Start of GIVEN INFORMATION

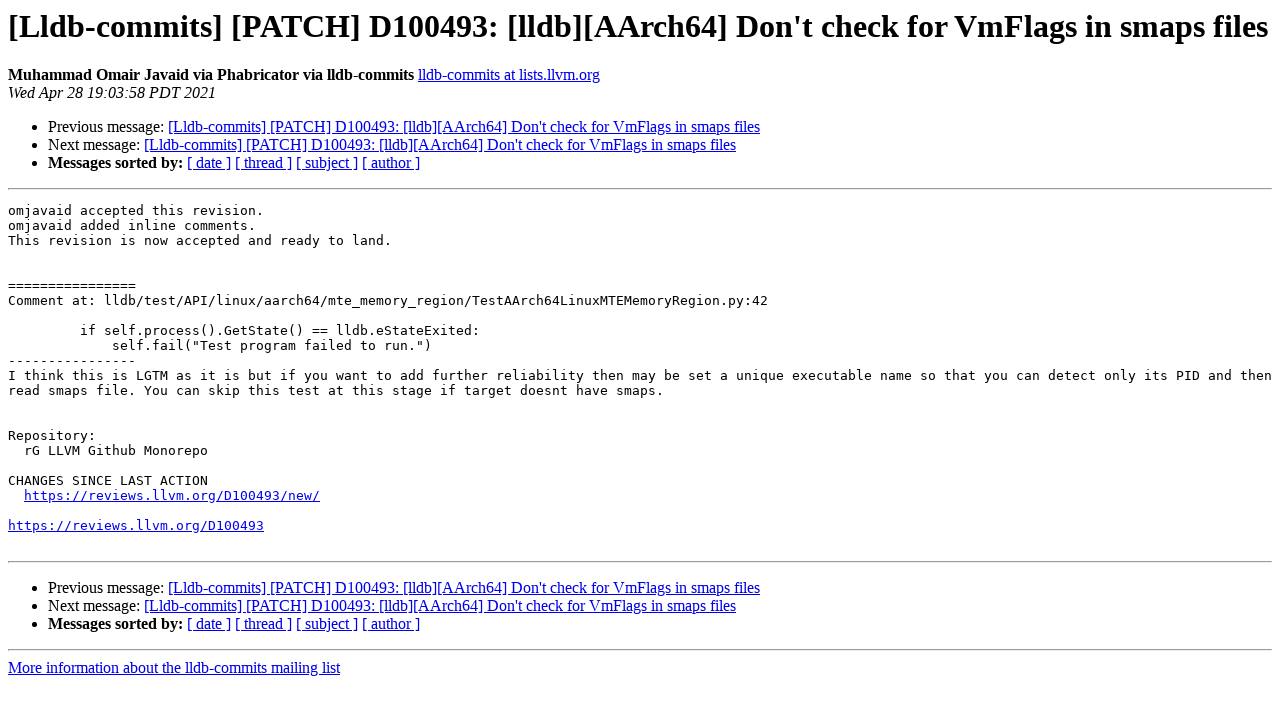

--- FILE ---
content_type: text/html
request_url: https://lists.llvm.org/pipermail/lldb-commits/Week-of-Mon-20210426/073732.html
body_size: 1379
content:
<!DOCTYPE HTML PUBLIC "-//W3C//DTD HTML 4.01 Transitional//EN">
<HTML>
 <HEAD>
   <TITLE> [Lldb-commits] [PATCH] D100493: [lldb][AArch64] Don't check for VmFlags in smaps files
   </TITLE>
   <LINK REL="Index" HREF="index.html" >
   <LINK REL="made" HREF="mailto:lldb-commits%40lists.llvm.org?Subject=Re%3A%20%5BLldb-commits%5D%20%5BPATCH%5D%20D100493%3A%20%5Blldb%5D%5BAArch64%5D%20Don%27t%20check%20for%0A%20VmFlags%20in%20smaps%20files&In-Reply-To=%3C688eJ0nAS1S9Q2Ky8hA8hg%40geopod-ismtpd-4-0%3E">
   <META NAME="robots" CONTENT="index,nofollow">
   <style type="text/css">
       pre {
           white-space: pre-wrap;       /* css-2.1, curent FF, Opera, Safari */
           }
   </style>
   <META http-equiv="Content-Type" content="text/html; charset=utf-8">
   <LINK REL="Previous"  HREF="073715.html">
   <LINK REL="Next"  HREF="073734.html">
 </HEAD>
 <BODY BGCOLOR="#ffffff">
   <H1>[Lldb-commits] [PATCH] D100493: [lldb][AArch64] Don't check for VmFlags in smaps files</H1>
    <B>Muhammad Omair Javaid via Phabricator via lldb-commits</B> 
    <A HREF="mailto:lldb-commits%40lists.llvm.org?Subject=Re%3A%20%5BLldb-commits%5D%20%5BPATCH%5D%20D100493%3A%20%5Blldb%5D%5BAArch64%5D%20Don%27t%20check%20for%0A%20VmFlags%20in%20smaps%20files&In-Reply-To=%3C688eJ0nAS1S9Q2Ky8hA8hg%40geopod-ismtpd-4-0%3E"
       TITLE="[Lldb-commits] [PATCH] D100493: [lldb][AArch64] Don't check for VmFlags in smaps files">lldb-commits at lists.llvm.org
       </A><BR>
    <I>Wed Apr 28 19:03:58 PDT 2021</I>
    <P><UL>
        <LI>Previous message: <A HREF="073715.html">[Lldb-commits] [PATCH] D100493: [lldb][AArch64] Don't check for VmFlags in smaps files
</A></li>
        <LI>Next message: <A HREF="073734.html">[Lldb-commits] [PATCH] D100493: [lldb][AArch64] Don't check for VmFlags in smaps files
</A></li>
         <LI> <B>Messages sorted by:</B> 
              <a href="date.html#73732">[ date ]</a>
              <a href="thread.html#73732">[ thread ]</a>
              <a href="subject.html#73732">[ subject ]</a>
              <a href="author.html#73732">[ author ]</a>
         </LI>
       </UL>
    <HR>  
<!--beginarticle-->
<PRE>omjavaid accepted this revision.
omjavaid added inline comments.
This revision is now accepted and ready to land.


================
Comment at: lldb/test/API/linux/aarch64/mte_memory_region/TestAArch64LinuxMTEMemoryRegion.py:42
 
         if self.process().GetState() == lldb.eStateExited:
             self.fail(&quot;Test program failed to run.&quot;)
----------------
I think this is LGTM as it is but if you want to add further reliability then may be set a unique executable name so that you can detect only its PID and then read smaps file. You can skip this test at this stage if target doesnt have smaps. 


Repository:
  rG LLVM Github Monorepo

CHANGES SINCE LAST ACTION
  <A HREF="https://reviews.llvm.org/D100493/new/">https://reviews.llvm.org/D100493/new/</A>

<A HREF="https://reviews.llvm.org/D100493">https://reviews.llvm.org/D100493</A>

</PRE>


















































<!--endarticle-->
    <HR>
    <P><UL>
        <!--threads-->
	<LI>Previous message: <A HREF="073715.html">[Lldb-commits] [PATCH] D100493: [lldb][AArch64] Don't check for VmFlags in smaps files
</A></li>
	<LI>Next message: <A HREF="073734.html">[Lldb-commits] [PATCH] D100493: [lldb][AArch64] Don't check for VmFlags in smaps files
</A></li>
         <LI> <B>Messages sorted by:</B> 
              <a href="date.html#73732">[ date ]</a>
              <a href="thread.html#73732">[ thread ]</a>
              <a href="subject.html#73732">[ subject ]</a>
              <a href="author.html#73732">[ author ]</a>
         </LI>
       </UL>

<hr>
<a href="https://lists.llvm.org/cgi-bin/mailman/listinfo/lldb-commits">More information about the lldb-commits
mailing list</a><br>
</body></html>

End of GIVEN INFORMATION
Start of GIVEN INFORMATION

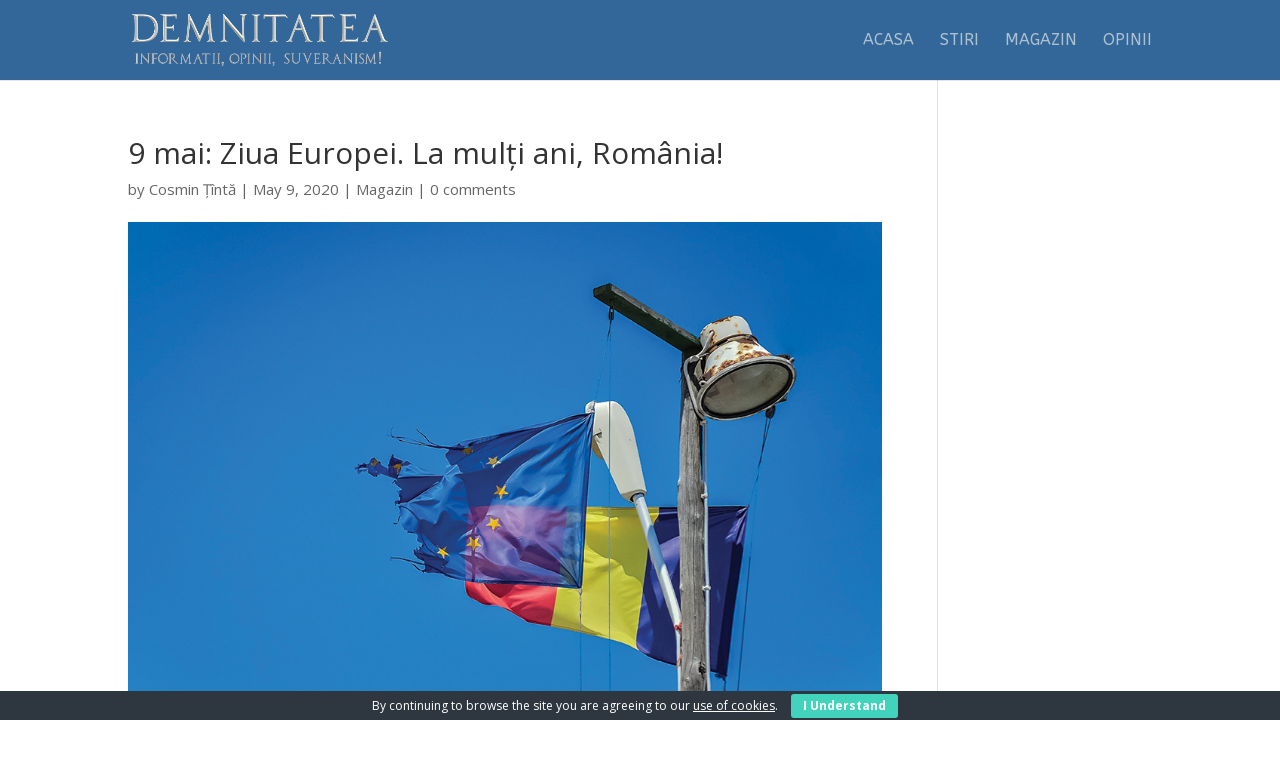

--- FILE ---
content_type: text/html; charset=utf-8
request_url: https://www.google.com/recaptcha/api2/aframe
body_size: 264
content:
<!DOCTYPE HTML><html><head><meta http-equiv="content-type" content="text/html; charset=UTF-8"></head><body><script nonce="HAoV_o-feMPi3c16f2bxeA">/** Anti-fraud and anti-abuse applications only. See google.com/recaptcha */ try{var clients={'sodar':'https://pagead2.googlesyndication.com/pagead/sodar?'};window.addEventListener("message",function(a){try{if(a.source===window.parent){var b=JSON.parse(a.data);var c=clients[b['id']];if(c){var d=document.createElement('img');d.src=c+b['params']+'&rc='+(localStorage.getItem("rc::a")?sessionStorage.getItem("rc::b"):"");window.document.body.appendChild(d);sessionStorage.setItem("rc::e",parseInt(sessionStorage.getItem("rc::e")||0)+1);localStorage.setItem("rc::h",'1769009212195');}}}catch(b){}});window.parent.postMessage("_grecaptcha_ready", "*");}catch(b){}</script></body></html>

End of GIVEN INFORMATION

A single figure is required: the number of lines above in which the string "omjavaid" appears.

2